Premis minor mengandung term minor dari silogisme, berisi proposisi yang mengidentifikasi atau menunjuk sebuah kasus atau persitiwa khusus sebagai anggota dari kelas itu.

c)   Kesimpulan

Kesimpulan adalah proposisi yang menyatakan bahwa apa yang berlaku bagi seluruh kelas akan berlaku pula bagi anggota-anggotanya.

2)     Entimem adalah bentuk silogisme yang tidak lengkap; bagian silogisme yang dianggap sudah dipahami dihilangkan.
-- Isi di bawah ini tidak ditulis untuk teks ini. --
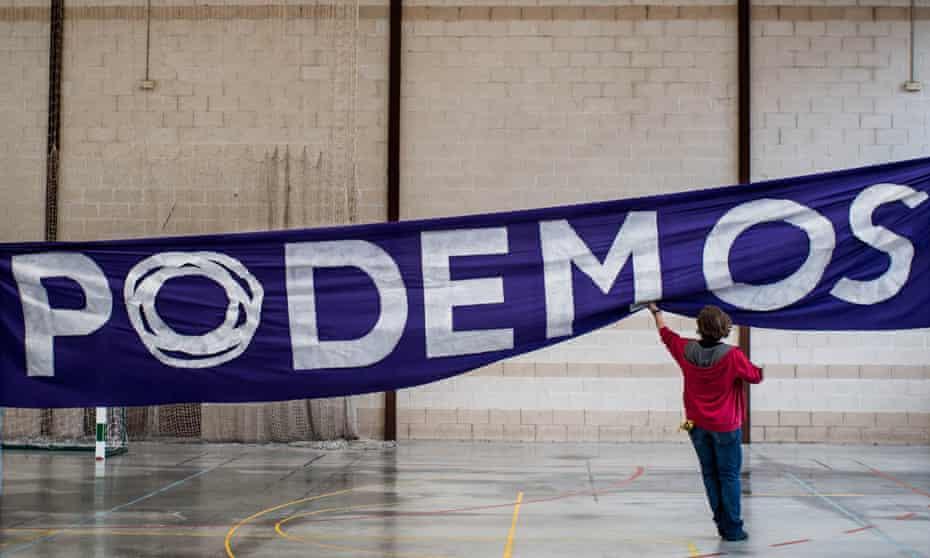 a Podemos political party banner being put up in Spain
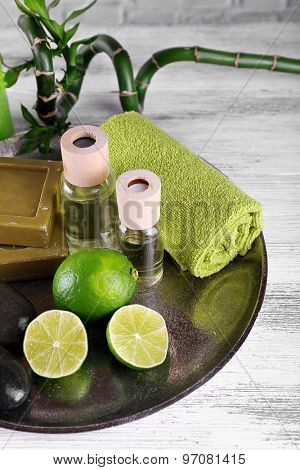 Beautiful composition of spa treatment on tray, on light background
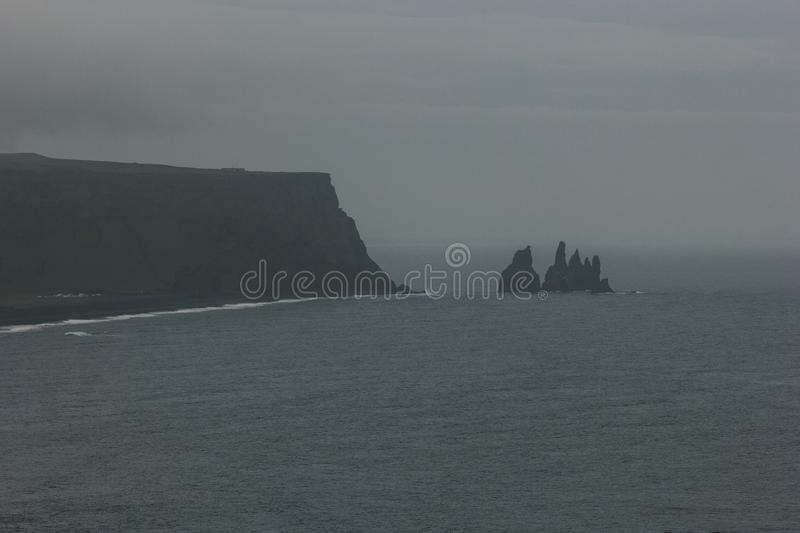 rocky cliff and ocean under cloudy sky at Dyrholaey promontory royalty free stock photography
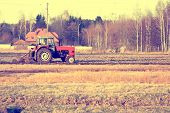 pic of plowing  - view of the old tractor plowing the field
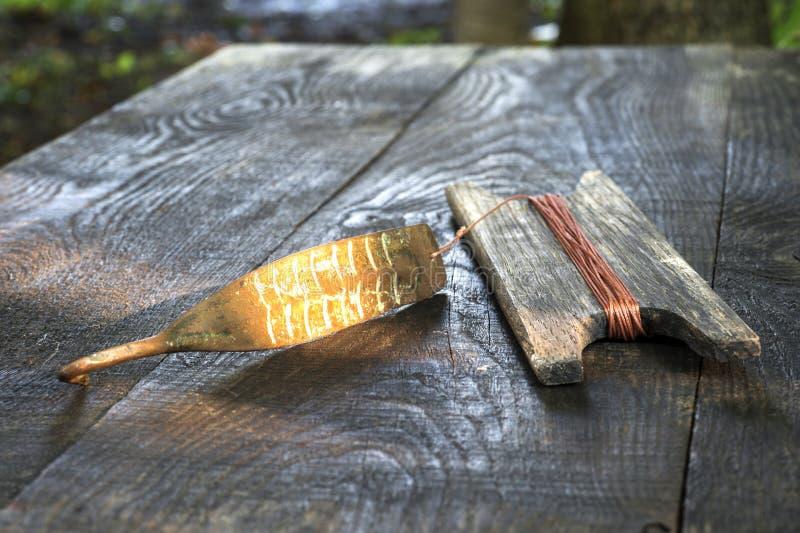 Attirail antique pour les poissons prédateurs instantané vertical Fileur et bobine forgés de cuivre avec la corde sur le fond rus photo libre de droits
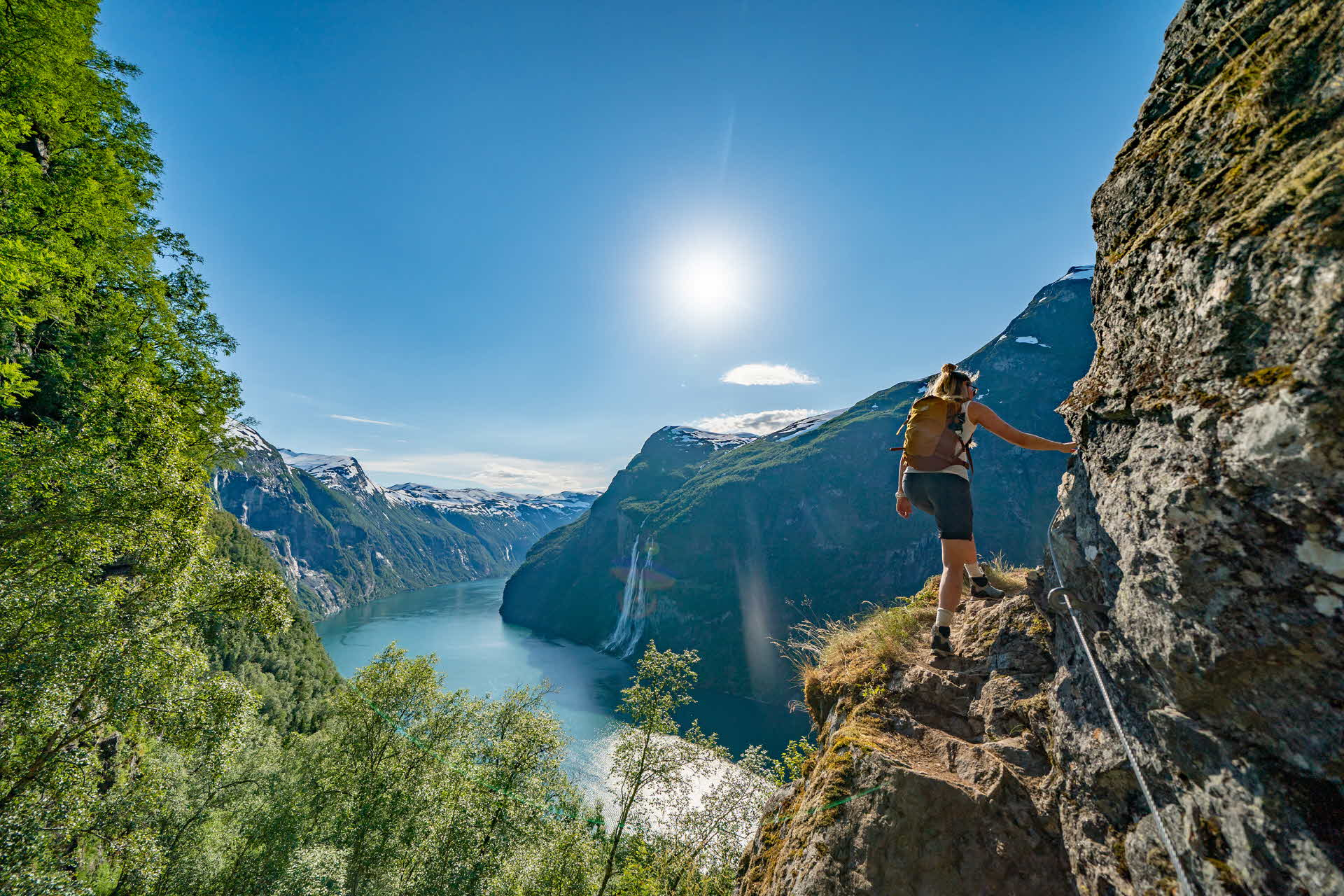 A woman hiking on a cliff with views to Geirangerfjord and waterfalls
Karangan ilmiah kualitatif deduktif sering digunakan dalam pembahasan masalah-masalah humaniora. Selain itu, jenis karangan ini juga digunakan untuk mengupas masalah-masalah yang berkaitan dengan kualifikasi produk yang bernilai ekonomi, seperti keindahan pakaian, kecantikan, dan keserasian dapat pula menggunakan jenis karangan ini. Tidak ketinggalan, karangan jenis ini pun dapat pula berisi pembahasan produk teknologi yang dipadukan dengan seni, misalnya keindahan rumah, kemewahan mobil, dan kenyamanan menumpang pesawat terbang.


3.    Jenis-jenis Berpikir

Menurut Morgan, ada dua macam berpikir yaitu:   berpikir austistik dan berpikir realistik.

a.    Berpikir autistik adalah proses berpikir yang biasa dikenal dengan melamun, seperti fantasi, menghayal, dan lain sebagainya. Berpikir autistik menjadikan seseorang lari dari kenyataannya dan memandang semua yang anda sebagai gambar-gambar fantastis. Pada kondisi seperti ini, berpikir autistik merupakan kegiatan mental yang melantur dan tidak mempunyai tujuan serta arah tertentu.

b.    Berpikir realistis adalah proses berpikir dalam rangka menyesuaikan diri dengan dunia nyata dan diharapkan dengan itu akan mampu memecahkan permasalahan yang dihadapi, disebut juga dengan nalar (reasoning).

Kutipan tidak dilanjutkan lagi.